begin Records for the task
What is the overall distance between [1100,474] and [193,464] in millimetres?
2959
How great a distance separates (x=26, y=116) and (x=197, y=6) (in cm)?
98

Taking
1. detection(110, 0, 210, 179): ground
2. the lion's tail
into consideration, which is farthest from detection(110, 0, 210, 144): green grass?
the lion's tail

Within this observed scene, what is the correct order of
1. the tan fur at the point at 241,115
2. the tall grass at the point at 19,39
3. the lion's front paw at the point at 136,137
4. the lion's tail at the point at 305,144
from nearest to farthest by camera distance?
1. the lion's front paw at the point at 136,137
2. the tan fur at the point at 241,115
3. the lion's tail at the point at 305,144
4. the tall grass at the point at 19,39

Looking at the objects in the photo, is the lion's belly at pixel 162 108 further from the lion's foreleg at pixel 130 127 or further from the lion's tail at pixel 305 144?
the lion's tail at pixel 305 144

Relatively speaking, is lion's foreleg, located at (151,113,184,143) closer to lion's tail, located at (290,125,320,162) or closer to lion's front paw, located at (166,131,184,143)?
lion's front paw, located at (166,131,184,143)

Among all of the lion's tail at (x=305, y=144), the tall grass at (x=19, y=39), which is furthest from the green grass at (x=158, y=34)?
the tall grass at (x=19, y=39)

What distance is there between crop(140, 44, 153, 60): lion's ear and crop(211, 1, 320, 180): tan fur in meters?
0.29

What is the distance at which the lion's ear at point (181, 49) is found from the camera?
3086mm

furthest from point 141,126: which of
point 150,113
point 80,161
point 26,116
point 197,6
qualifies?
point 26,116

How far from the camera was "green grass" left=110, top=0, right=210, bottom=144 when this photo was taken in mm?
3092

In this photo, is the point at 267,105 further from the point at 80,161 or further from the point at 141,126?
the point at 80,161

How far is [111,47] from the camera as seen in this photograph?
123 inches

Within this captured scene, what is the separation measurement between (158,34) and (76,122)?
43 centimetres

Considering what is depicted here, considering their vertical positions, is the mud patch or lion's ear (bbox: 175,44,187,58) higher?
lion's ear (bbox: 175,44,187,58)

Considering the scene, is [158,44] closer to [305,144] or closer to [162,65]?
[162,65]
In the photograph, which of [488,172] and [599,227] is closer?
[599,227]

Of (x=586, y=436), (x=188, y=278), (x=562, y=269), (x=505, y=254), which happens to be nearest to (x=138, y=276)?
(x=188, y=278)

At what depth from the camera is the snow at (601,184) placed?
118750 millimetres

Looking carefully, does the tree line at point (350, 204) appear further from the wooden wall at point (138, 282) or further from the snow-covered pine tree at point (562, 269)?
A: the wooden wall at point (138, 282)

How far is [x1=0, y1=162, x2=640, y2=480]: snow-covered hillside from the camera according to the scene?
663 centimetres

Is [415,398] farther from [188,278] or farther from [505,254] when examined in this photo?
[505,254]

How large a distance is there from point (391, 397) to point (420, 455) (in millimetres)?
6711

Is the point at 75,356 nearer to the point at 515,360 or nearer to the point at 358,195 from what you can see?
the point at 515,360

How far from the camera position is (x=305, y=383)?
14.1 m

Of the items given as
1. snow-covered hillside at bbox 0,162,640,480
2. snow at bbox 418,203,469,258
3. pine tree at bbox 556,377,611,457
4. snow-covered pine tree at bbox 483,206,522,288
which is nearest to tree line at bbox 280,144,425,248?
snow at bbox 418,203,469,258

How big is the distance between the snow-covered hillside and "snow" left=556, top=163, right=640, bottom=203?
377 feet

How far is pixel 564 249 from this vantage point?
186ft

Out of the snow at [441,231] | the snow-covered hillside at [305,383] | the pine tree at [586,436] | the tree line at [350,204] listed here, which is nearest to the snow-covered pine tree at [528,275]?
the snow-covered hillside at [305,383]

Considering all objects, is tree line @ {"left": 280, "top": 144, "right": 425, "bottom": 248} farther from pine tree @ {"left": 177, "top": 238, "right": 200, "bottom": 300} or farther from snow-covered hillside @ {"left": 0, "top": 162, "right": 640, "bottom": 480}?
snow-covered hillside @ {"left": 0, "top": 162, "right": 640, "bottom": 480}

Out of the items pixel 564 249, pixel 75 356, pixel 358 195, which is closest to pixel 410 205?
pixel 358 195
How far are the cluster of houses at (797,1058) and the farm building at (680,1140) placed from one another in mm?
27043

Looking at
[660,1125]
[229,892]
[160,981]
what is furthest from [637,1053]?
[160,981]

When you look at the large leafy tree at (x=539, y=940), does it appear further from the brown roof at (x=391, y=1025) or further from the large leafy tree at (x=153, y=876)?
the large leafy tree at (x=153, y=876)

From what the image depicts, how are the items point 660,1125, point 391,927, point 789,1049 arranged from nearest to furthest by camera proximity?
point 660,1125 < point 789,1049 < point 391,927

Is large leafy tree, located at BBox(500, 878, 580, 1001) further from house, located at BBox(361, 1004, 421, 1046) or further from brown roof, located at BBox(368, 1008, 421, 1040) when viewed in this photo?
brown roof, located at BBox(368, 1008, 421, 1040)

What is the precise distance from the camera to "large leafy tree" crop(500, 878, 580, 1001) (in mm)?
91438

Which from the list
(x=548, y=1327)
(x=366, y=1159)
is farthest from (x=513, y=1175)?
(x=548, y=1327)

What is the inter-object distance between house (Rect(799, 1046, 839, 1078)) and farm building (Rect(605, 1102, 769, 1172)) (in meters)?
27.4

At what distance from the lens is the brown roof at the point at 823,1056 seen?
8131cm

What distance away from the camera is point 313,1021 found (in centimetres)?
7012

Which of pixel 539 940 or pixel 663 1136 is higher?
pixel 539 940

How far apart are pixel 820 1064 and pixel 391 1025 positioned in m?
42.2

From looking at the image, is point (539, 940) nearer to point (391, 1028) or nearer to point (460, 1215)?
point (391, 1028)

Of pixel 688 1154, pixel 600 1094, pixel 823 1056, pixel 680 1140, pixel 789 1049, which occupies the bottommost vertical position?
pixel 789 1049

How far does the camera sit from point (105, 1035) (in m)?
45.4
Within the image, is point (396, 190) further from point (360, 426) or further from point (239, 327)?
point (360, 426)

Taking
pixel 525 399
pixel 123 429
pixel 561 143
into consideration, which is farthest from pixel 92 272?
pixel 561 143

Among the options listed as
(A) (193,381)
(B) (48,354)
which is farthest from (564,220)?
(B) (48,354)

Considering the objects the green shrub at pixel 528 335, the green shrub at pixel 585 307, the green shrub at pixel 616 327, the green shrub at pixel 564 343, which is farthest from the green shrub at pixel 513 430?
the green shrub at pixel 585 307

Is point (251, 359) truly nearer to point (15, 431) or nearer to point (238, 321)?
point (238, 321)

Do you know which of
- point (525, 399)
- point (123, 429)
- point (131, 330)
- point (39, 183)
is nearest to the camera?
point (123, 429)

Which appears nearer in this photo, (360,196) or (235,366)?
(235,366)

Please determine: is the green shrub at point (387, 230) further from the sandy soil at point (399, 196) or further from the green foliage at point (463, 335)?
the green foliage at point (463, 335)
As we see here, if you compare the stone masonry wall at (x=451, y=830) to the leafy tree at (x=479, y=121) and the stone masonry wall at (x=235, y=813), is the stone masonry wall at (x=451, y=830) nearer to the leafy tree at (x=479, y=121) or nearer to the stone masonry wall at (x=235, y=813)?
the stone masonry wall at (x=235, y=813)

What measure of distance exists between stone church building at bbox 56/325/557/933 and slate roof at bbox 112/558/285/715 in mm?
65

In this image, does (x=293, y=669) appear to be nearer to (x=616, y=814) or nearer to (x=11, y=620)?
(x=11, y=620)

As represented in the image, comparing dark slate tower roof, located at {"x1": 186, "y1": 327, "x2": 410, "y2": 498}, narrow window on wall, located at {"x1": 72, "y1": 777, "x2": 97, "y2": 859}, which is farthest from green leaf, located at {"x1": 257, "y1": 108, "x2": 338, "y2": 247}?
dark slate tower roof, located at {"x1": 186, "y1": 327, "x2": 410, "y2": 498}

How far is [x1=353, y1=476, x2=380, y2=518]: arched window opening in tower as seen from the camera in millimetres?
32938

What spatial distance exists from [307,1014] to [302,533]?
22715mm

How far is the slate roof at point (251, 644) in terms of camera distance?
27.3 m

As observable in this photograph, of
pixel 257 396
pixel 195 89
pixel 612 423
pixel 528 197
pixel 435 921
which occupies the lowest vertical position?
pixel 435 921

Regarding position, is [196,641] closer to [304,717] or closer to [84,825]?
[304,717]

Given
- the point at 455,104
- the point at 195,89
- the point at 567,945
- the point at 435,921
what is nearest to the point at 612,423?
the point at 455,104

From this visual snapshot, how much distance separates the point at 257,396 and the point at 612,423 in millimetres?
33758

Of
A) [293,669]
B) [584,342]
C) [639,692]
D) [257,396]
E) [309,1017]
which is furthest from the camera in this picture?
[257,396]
end Records for the task
# Aim:
What needs duplicating is the run of lines from the one containing "As represented in" through the last line of the entries above, exact and complete.

# Correct result:
As represented in the image, comparing dark slate tower roof, located at {"x1": 186, "y1": 327, "x2": 410, "y2": 498}, narrow window on wall, located at {"x1": 72, "y1": 777, "x2": 97, "y2": 859}, which is farthest from green leaf, located at {"x1": 257, "y1": 108, "x2": 338, "y2": 247}?
dark slate tower roof, located at {"x1": 186, "y1": 327, "x2": 410, "y2": 498}

How far is [x1=353, y1=476, x2=380, y2=518]: arched window opening in tower as seen from the camera in millimetres?
32938

What spatial distance exists from [307,1014] to [302,533]?
22715mm

How far is the slate roof at point (251, 644) in terms of camera distance?
27.3 m

As observable in this photograph, of
pixel 257 396
pixel 195 89
pixel 612 423
pixel 528 197
pixel 435 921
which occupies the lowest vertical position?
pixel 435 921

Regarding position, is [196,641] closer to [304,717] or closer to [84,825]?
[304,717]

Given
- the point at 455,104
- the point at 195,89
- the point at 567,945
- the point at 435,921
what is nearest to the point at 612,423?
the point at 455,104

From this visual snapshot, how much distance separates the point at 257,396 and the point at 612,423 in millimetres?
33758

Of
A) [293,669]
B) [584,342]
C) [639,692]
D) [257,396]
E) [309,1017]
which is furthest from the camera in this picture?
[257,396]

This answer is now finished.